Global Fund Board Meets in Kigali Next Week

Parents receive new treated bed nets to help them fight malariaRwanda will next week host the 37th Global Fund board meeting which will discuss funding of crucial projects aimed at ending diseases the globe is battling.

Rwanda will next week host the 37th Global Fund board meeting which will discuss funding of crucial projects aimed at ending diseases the globe is battling.

Chaired by Norbert Hauser, former Vice President of Germany’s Supreme Audit Institution among other distinguished careers in Public and government institutions, the board will take place on May 2 – 4 in Kigali.

The board takes place twice a year and comprises of 20 voting members from donors, beneficiary countries, non-governmental organizations, affected communities and the private sector.

By raising resources from developed countries and various donors, the Global Fund finances institutions and countries through grants.

It also provides support to countries in response to three most deadly diseases especially in the developing countries such as HIV/AIDS, Tuberculosis and Malaria.

Since 2003, Global Fund has granted Rwanda $1.2 billion to support several health initiatives.

For the next two years (2017-2018), Global Fund grant to Rwanda amounts to $210 million.

According to Health Ministry officials, the biggest part of the fund; $154 million will go into HIV-AIDS fight, while $41.4 million will be used to fight Malaria.
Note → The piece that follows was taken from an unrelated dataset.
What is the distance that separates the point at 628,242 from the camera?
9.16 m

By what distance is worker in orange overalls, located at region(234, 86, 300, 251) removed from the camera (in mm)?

The remaining $14,1million was dedicated to fight tuberculosis.

Malick Kayumba, Head of Health Communication Division at Rwanda Biomedical Centre told KT Press that Rwanda’s health partners have hugely contributed to the wellbeing of the country.

Through Global Fund grant and other partners, Rwanda put 175,000 HIV/AIDS patients on anti – retroviral medicines, handed out 12.9 million treated mosquito nets, while 35,600 tuberculosis cases have been treated.

With 3 percent of HIV prevalence rate, Rwanda has fared well in the efforts to fight HIV-AIDs in the region followed by Tanzania at 5 per cent; Kenya with 6 percent and Uganda at 7 percent, according to East African Community facts and figures report.

As of July 2016, the Global Fund injected $30 billion into health programs globally to combat HIV/AIDS, Tuberculosis and Malaria.